» **Given exercise**: Format the records as a two-column CSV with the headers text and answer, one row per record, with each value in a single quoted field and line breaks replaced by spaces. Include only the records from the line containing "What is the distance from the shooting" through the line containing "3. the blurred green background at [295,98]".

(Spatial relationship records)

• • • • •

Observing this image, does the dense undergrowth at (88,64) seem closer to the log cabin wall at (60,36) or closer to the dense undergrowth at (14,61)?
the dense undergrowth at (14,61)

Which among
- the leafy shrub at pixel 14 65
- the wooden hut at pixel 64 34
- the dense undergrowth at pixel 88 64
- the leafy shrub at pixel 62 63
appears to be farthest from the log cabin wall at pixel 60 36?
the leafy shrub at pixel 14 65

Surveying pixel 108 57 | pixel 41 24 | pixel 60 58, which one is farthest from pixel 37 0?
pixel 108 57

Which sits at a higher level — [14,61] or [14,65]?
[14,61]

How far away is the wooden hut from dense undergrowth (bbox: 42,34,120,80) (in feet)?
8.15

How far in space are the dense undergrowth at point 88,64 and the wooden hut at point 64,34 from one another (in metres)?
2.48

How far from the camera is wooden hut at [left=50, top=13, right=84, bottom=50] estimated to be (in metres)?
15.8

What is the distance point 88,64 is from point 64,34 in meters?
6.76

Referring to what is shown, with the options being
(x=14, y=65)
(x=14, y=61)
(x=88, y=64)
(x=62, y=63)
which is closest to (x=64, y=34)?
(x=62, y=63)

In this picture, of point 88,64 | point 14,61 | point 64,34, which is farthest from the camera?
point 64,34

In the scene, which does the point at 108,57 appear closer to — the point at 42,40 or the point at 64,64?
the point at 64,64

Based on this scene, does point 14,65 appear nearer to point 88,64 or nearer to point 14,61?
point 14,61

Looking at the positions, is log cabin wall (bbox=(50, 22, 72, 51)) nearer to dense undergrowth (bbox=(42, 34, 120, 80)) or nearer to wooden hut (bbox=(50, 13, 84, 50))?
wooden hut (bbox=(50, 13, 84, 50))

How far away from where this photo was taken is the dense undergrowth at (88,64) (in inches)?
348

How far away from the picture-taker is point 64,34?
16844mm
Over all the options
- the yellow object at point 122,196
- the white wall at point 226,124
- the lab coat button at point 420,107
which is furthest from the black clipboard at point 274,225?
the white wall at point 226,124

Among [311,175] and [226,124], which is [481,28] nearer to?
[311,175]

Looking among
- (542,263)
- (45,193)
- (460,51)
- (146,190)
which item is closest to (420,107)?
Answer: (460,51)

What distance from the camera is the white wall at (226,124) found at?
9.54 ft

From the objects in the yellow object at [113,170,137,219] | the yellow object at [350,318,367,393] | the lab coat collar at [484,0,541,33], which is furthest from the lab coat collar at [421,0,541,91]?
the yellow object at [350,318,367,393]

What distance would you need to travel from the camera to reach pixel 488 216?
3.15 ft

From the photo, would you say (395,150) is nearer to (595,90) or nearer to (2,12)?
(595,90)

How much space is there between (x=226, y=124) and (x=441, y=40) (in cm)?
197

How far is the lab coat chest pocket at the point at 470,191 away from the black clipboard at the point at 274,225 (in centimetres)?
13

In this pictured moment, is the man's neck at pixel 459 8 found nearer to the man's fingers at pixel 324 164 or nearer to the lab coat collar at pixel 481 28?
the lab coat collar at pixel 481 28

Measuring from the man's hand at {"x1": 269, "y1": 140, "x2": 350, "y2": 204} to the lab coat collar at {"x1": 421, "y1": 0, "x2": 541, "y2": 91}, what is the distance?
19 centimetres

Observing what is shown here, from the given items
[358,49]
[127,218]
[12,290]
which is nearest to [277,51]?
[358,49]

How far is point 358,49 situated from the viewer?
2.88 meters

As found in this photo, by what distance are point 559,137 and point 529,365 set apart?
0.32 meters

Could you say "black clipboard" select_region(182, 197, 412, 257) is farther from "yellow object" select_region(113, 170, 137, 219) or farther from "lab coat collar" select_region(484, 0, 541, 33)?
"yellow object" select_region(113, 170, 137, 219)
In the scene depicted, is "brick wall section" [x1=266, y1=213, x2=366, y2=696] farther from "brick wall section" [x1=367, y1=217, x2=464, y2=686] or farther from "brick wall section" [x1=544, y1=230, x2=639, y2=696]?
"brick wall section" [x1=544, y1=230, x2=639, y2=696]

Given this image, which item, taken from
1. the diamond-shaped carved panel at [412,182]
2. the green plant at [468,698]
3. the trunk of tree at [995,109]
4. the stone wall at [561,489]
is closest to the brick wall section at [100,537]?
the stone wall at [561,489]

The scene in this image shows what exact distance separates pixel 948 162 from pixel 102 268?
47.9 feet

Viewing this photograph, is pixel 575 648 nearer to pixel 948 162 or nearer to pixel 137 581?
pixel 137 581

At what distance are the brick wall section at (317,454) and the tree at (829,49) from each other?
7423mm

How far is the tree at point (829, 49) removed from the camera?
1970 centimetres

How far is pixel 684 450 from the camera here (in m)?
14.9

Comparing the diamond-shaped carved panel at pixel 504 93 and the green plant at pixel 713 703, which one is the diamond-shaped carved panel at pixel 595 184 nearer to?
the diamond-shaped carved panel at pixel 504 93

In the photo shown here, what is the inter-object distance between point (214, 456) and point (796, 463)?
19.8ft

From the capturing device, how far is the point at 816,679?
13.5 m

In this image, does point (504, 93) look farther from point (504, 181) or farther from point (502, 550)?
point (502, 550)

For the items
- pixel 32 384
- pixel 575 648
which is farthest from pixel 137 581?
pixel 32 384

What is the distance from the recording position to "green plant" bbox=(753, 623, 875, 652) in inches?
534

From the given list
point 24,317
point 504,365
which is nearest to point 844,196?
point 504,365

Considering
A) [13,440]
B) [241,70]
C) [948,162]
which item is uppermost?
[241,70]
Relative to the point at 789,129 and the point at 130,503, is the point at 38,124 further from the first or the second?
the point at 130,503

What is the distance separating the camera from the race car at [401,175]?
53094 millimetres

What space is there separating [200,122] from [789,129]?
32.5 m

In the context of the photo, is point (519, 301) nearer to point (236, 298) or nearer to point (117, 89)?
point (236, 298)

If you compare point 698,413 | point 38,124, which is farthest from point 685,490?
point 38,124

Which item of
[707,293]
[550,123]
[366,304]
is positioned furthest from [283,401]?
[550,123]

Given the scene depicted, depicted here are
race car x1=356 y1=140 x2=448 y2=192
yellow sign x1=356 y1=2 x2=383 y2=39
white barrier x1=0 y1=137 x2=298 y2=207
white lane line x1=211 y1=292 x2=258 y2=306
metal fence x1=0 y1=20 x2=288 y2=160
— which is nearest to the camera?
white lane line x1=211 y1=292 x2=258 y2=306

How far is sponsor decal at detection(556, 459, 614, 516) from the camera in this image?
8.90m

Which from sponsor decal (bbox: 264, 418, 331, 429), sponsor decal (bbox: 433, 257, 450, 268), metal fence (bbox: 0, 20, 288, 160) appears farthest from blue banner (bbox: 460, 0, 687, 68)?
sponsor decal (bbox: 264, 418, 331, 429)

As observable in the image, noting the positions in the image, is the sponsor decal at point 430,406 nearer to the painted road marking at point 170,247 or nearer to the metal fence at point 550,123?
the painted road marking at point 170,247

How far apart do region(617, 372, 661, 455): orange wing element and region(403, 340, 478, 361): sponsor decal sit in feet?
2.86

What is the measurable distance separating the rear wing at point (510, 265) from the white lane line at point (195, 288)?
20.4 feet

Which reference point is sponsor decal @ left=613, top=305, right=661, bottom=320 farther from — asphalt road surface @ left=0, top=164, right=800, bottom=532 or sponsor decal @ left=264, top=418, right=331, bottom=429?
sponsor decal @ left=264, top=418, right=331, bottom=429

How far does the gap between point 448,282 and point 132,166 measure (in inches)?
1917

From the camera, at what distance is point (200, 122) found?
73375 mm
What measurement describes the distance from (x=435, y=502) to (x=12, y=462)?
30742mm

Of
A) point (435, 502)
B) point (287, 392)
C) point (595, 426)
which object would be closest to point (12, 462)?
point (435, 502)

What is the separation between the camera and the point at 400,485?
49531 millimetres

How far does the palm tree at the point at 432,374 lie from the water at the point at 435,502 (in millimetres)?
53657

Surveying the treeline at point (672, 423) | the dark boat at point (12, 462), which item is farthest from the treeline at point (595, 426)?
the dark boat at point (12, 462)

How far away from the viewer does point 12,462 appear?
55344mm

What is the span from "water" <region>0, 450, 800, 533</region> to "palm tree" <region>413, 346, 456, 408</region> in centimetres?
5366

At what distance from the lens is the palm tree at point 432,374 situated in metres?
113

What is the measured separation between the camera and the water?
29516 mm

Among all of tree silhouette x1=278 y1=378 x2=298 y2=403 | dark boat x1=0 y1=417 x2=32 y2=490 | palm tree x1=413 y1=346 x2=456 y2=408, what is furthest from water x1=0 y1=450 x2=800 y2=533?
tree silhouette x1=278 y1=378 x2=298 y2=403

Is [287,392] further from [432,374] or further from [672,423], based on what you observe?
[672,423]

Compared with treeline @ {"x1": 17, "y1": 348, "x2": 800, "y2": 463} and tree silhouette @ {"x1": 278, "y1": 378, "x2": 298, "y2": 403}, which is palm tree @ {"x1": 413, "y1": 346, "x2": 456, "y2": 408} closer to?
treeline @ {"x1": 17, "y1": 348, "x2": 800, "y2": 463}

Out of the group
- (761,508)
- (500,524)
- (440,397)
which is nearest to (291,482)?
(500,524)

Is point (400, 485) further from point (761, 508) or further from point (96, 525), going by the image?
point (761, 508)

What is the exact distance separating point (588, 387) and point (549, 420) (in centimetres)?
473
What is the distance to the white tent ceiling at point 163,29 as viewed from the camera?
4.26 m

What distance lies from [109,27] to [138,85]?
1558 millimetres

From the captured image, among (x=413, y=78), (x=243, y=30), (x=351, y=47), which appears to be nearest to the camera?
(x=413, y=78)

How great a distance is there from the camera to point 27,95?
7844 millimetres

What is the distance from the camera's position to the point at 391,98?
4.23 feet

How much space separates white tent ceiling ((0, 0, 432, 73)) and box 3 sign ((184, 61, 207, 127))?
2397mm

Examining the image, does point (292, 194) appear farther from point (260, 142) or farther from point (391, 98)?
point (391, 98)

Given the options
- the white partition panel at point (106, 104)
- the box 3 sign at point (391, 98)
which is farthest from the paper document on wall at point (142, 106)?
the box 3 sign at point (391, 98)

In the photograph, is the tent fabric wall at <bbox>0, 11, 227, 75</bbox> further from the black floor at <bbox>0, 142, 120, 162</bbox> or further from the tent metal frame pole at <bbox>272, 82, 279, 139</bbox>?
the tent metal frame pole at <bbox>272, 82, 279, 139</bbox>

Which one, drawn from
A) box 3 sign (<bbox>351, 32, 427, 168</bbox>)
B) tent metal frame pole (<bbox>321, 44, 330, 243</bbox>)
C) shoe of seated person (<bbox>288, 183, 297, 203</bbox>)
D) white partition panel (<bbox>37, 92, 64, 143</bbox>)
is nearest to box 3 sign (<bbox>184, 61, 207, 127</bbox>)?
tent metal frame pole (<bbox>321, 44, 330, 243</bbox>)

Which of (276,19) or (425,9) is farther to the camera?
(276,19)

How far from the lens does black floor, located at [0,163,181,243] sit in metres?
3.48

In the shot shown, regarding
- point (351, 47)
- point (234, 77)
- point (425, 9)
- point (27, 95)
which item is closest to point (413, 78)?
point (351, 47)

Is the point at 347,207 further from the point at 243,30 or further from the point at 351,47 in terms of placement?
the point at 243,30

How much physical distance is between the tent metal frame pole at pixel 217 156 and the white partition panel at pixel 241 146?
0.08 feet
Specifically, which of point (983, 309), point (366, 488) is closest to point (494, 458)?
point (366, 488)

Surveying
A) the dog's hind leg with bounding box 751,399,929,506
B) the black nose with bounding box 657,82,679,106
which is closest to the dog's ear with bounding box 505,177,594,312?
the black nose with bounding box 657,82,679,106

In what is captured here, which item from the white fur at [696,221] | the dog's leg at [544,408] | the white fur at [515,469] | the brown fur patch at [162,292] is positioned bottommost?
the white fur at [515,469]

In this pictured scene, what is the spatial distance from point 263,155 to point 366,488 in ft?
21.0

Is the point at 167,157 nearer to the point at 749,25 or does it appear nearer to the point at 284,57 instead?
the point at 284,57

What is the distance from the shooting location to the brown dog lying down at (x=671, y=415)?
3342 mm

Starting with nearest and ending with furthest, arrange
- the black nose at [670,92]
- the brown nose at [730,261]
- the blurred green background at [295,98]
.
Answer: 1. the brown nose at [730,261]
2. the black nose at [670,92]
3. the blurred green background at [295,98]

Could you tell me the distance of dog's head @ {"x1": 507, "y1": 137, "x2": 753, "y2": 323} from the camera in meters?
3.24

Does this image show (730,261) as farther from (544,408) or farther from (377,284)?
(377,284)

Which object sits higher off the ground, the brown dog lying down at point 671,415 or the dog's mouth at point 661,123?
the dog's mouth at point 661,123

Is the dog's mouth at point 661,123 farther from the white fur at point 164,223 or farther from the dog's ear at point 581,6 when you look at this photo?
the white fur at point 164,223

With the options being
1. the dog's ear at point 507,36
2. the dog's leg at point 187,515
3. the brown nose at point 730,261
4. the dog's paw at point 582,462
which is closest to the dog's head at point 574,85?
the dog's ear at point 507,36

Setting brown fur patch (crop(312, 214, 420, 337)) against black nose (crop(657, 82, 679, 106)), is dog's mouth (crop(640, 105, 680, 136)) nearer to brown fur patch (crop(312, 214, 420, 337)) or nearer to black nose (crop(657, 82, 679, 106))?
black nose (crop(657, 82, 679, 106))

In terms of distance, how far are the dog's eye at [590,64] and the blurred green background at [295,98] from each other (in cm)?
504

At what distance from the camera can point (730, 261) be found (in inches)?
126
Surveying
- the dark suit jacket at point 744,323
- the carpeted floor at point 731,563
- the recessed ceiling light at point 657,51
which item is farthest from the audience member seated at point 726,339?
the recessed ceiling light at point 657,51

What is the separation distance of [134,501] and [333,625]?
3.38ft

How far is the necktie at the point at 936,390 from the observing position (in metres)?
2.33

• • • • •

» **Full solution**:
text,answer
"What is the distance from the shooting location to the brown dog lying down at (x=671, y=415)?","3342 mm"
"Starting with nearest and ending with furthest, arrange - the black nose at [670,92] - the brown nose at [730,261] - the blurred green background at [295,98] . Answer:","1. the brown nose at [730,261] 2. the black nose at [670,92] 3. the blurred green background at [295,98]"